Given exercise:
Please reproduce, word for word, the part of the records that starts with the line containing "Can you determine" and continues through the end of the records.

--- start Provided information ---

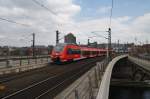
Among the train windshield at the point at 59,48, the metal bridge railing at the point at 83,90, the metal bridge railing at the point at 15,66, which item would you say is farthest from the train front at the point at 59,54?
the metal bridge railing at the point at 83,90

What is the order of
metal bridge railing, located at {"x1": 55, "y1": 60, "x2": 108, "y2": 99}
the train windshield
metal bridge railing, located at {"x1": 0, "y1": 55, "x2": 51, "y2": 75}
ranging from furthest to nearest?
the train windshield, metal bridge railing, located at {"x1": 0, "y1": 55, "x2": 51, "y2": 75}, metal bridge railing, located at {"x1": 55, "y1": 60, "x2": 108, "y2": 99}

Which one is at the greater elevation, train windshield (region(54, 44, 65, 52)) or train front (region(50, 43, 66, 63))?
train windshield (region(54, 44, 65, 52))

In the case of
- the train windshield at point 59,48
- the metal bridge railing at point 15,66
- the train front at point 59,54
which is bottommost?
the metal bridge railing at point 15,66

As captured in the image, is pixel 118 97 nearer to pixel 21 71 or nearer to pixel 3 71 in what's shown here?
pixel 21 71

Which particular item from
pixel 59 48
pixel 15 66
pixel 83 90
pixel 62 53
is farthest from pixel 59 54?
pixel 83 90

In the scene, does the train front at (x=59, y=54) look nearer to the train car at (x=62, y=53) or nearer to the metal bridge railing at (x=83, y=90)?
the train car at (x=62, y=53)

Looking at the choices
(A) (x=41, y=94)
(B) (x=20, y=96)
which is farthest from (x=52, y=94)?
(B) (x=20, y=96)

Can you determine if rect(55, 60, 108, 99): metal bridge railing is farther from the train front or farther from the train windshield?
A: the train windshield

--- end Provided information ---

The completed task:
Can you determine if rect(55, 60, 108, 99): metal bridge railing is farther from the train front or farther from the train windshield?
A: the train windshield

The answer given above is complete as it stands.